E' chiaro che idea si abbia qui dell'operazione di logoramento, del governo e di Berlusconi, cui si sta abbandonando (mi sembra questo il termine più adatto) Gianfranco Fini (del tutto irrazionalmente anche per se stesso), ma scambiare Fini con Casini a chi abbia un minimo, ma proprio un minimo, di memoria politica, non può che apparire un gioco «a somma zero», come dice Giuliano Ferrara. Anzi, addirittura «in perdita», per i motivi indicati dal direttore del Foglio, tra cui non ultimo, non bisogna dimenticarlo, il fatto che Casini vuole liquidare il bipolarismo a vantaggio di un sistema in cui il "centro" possa lucrare una rendita di posizione. Dunque, dopo un primo periodo, i centristi si lancerebbero in un logoramento ancora più forsennato di quello del presidente della Camera. E va ricordato che l'Udc è l'unico gruppo ad aver votato contro il federalismo fiscale, come dire una bomba ad orologeria. In queste cose Bossi ci vede lungo.

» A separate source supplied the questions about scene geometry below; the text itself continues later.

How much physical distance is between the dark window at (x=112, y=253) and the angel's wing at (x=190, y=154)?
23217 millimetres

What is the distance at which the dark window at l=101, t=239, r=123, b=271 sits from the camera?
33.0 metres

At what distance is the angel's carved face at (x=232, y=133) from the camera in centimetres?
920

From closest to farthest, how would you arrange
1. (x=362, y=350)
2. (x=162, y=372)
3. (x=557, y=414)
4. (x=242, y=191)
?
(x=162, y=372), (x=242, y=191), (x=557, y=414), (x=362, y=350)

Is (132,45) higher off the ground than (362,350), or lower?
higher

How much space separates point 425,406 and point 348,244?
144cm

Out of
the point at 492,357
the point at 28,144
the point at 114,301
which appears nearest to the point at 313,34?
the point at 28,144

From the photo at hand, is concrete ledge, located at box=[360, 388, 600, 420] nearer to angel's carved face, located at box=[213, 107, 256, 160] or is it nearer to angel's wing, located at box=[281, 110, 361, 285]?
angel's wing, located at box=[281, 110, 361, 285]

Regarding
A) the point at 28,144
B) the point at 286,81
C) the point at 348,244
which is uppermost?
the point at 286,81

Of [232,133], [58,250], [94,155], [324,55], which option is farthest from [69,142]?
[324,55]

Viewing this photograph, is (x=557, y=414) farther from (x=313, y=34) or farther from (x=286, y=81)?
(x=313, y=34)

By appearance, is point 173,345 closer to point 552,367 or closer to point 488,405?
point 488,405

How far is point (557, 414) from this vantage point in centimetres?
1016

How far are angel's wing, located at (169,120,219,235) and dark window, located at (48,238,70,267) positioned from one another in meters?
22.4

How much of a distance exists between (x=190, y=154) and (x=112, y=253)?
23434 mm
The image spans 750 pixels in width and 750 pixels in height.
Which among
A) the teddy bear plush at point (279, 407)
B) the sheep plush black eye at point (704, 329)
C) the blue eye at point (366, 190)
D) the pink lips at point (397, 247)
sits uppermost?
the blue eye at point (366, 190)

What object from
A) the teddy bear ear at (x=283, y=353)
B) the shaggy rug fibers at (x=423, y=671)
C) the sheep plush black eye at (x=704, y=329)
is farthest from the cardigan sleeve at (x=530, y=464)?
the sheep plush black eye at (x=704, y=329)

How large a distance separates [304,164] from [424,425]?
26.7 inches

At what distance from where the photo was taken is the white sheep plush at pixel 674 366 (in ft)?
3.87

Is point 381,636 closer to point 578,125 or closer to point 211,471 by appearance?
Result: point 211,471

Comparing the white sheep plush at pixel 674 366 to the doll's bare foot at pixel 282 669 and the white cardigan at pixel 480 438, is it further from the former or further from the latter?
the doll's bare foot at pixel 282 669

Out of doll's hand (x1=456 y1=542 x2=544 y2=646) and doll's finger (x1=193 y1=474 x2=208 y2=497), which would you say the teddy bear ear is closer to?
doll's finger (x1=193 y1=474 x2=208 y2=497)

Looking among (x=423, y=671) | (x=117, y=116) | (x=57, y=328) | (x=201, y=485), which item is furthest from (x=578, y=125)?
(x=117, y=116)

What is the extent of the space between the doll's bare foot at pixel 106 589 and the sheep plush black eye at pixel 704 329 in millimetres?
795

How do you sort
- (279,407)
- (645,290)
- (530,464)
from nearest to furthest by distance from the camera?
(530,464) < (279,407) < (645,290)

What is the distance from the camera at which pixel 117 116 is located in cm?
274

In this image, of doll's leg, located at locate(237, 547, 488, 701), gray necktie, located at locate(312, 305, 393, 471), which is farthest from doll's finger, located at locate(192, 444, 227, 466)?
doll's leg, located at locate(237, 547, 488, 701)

Detto questo, però, non credo - a differenza di Ferrara - che Fini si accontenti di essere «messo in grado di vivere dignitosamente in una casa che è anche sua, anche dei dissenzienti». Il problema è che il «socio di minoranza», anche se può apparire illogico, sembra mostrare proprio tutto l'«interesse a sfasciare la ditta e a raccogliere solo cocci». Ambisce ad essere leader di una destra "deberlusconizzata", non accetterebbe mai di dovere la sua eventuale leadership del centrodestra a Berlusconi, quindi sta cercando in tutti modi di costruirsi un'identità antiberlusconiana. Imbarcare Casini è una tentazione cui resistere, ma il problema Fini rimane e non credo che basti un compromesso "di potere".
E' evidente che Fini e Casini ambiscono entrambi alla leadership di un centrodestra, o un centro, moderato e "deberlusconizzato", e questo li porta a considerarsi rivali, ma nel breve-medio periodo hanno lo stesso identico interesse a logorare Berlusconi, come fecero benissimo tra il 2001 e il 2006. E quindi, averli entrambi nella maggioranza, lungi dall'essere il contrappeso l'uno dell'altro, per il premier significherebbe un doppio freno ad un'azione di governo già quasi del tutto immobile di per sé.